Retype the rows below verbatim, starting at the line that contains "Which is further" and continuing through the final row, with both ends included.

======== Records shown ========

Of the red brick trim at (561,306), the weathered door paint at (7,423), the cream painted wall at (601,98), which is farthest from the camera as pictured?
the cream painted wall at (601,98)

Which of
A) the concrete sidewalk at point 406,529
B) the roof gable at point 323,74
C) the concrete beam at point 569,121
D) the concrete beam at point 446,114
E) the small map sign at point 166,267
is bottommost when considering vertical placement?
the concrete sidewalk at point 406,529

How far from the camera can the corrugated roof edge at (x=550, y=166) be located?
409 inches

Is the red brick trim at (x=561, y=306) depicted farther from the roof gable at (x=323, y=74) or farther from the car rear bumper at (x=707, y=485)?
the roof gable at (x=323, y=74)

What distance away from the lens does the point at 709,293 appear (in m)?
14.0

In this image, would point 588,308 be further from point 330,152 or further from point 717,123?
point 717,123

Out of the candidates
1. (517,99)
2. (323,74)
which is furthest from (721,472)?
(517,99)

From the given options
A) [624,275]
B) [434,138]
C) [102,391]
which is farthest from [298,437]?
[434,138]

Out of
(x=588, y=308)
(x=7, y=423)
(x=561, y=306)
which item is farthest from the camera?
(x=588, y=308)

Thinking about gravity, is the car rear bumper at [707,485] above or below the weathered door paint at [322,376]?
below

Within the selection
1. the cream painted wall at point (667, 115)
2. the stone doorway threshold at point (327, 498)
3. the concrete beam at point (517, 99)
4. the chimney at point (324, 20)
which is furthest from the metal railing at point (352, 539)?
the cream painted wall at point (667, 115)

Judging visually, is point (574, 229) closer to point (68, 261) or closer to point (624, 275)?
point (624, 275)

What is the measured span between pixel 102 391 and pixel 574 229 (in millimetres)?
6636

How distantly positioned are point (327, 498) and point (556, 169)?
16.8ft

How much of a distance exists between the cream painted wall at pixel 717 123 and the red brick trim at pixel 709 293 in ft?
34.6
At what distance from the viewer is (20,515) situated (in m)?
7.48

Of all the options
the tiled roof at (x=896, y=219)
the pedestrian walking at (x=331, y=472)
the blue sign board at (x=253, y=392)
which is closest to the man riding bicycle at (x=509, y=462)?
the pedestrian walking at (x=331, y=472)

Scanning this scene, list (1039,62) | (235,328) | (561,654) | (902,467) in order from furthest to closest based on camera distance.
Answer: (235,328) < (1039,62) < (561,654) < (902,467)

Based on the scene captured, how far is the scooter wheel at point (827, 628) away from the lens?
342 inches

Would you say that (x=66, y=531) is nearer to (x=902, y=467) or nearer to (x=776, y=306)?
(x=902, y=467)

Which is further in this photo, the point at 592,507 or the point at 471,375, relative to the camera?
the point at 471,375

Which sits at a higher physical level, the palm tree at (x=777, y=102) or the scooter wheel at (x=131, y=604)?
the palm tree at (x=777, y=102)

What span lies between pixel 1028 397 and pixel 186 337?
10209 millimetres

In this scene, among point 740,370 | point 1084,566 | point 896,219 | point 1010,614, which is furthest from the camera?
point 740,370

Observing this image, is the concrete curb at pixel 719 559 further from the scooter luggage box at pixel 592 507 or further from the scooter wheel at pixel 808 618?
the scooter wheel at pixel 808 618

========

▸ Written answer
Which is further in this photo, the point at 592,507 or the point at 471,375, relative to the camera?
the point at 471,375

Which sits at a higher physical level, the palm tree at (x=777, y=102) or the scooter wheel at (x=131, y=604)?
the palm tree at (x=777, y=102)

What span lies between pixel 1028 397 and pixel 186 337?
10209 millimetres

In this scene, among point 740,370 | point 1084,566 | point 896,219 | point 1010,614, which is furthest from the camera?
point 740,370

Observing this image, is the concrete curb at pixel 719 559 further from the scooter luggage box at pixel 592 507 or further from the scooter wheel at pixel 808 618?
the scooter wheel at pixel 808 618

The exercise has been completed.